Reply-To munging summary (was: Bug in mailing lists; unfriendly to non-subscribers)
Kwan Lowe
kwan at digitalhermit.com
Fri Jul 9 16:03:18 UTC 2010
On Fri, Jul 9, 2010 at 9:54 AM, Patrick O'Callaghan
<pocallaghan at gmail.com> wrote:
[snip]
> I also agree with the rest of your post (and see no reason to quote it
> in its entirety :-), but I wonder if we're all just rearranging the
> deckchairs on the Titanic when it comes to mailing lists. I have the
> impression that the whole ml thing is actually a poor man's Usenet,
> invented because everyone has mail. Years ago I tried to promote a
> (local) News structure in my University as a medium of discussion, and
> there was just no way I could get people to use it. The old saying "to a
> guy with a hammer, every problem is a nail" applies here. Alternative
> mechanisms such as bboards etc. also just didn't cut the mustard because
> people are *very* reluctant to learn a new tool unless the benefit to
> them (not to the institution) is immediately clear.
Indeed...
I think there are benefits to both, but I admit that I stopped using
Usenet some years ago.

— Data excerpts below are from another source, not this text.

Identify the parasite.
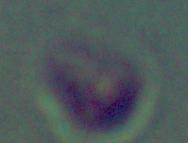

This is Leishmania.

Photomicrograph. Captured at 1000x magnification.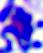

identification = white blood cell
magnification = 400x
modality = micrograph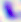
Summary:
  - Magnification: 400x
  - Modality: photomicrograph
  - Identification: Toxoplasma gondiiLocate every Plasmodium parasite.
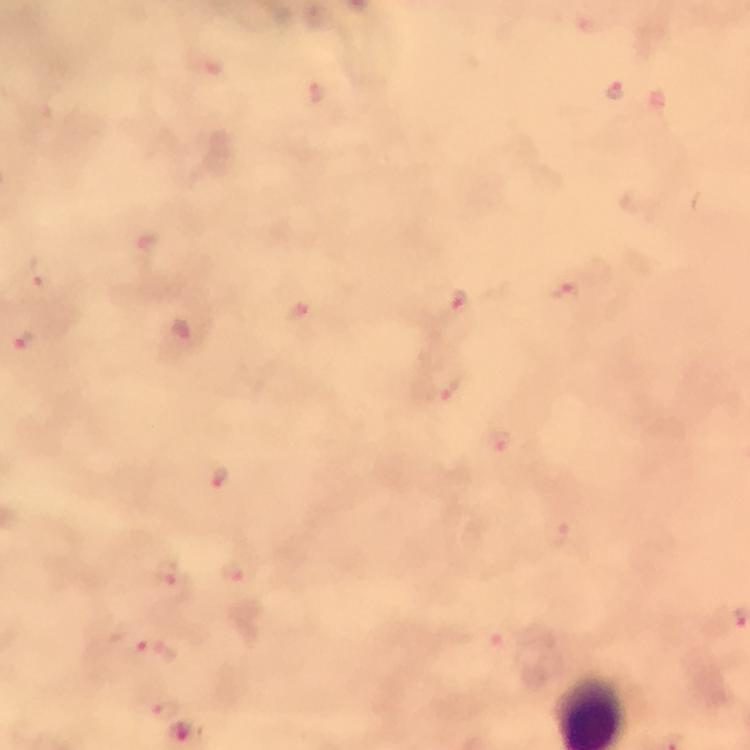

Targeted lists such as this one work for me
because the volume of mail is manageable. At the same time, I do
notice that mailing lists tend to make silos of information. This is a
benefit for certain specific information (e.g., purely CentOS related
discussion) but for more general information there is a lot of
duplication.
I've always for some method of aggregating multiple mailman lists into
a custom list. Not certain how it would work, but perhaps a keyword
header would do the trick. I use RSS for some sites, but it would not
work for the volume of mail in a typical list. Right now I am
subscribing to multiple lists and using keywords in the Google mail
client to create topics for my interests (e.g., Xen/KVM, image
editing, etc..). But that means I need to keep thousands of messages
from the dozen or so lists to which I am subscribed.